▸ **Excerpted text**
- Opening Delimiter -
It seems less in the character of a river-goddess that Arədvī Sūrā is also held to bestow upon her worshipers possessions such as chariots, arms, and household goods (5.130), as well as victory in battle and the destruction of foes (5.34ff.). Some of the verses which indicate these aspects of her power correspond closely with others addressed to Aši, yazatā of Fortune; and there seems to have been some blurring of identity between these two beautiful, chariot-driving goddesses. Linguistically Arədvī Sūrā’s hymn appears older than Aši’s Yt. 17), which is short and badly preserved; and so it has been assumed that, where there are verses in common, it was Aši who was the borrower. In a fluid, oral literature, however, such criteria cannot be relied on. Once Arədvī Sūrā gained greater popularity, her hymn would have been more often recited and so would be better preserved; there would be a tendency, moreover, for priests to seek to extend it in her honor. “Great-gifted Aši” is a Gathic figure, worshiped of old; and it seems probable that, as she suffered gradual eclipse by Arədvī Sūrā, verses once addressed to her were transferred to her rival, so that gifts properly sought from the goddess of Fortune came to be asked of the river-goddess.

Arədvī Sūrā’s striking growth in popularity seems to have begun in Achaemenid times, through her identification with the Western Iranian divinity *Anāhiti, known from Greek sources as Anaitis (see below). The Achaemenids’ devotion to this goddess evidently survived their conversion to Zoroastrianism, and they appear to have used royal influence to have her adopted into the Zoroastrian pantheon. The problem of how to offer veneration to a divinity unknown to the Avesta was solved by assimilating *Anāhiti to *Harahvaitī Arədvī Sūrā Anāhitā, whose third epithet was very close to the western divinity’s proper name, and indeed may already in late Old Persian have become identical with it, through the dropping of the final vowel in ordinary speech.
- Closing Delimiter -
▸ **What is needed**
Please return, word for word, everything in the excerpt about Arədvī Sūrā from "Arədvī Sūrā’s striking" down to "in ordinary speech.". The data after this point comes from a separate source.

▸ **Given data**
- Opening Delimiter -
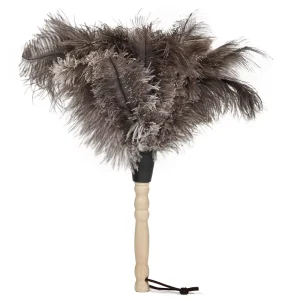 36 cm 48 cm 60 cm Natural Ostrich Feather Duster with Wooden Handle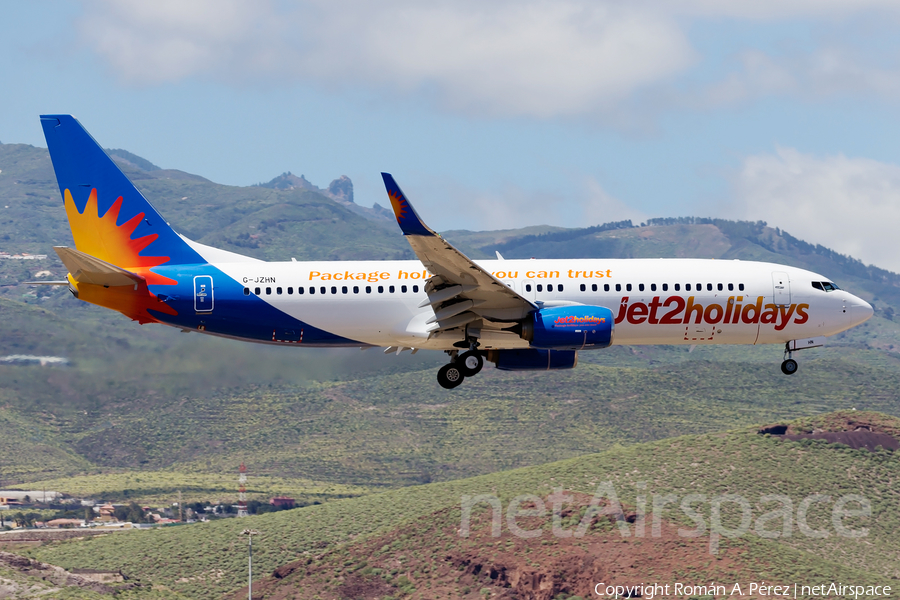 Jet2 Boeing 737-8MG (G-JZHN) | Photo 309061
- Closing Delimiter -
▸ **Task result**
Arədvī Sūrā’s striking growth in popularity seems to have begun in Achaemenid times, through her identification with the Western Iranian divinity *Anāhiti, known from Greek sources as Anaitis (see below). The Achaemenids’ devotion to this goddess evidently survived their conversion to Zoroastrianism, and they appear to have used royal influence to have her adopted into the Zoroastrian pantheon. The problem of how to offer veneration to a divinity unknown to the Avesta was solved by assimilating *Anāhiti to *Harahvaitī Arədvī Sūrā Anāhitā, whose third epithet was very close to the western divinity’s proper name, and indeed may already in late Old Persian have become identical with it, through the dropping of the final vowel in ordinary speech.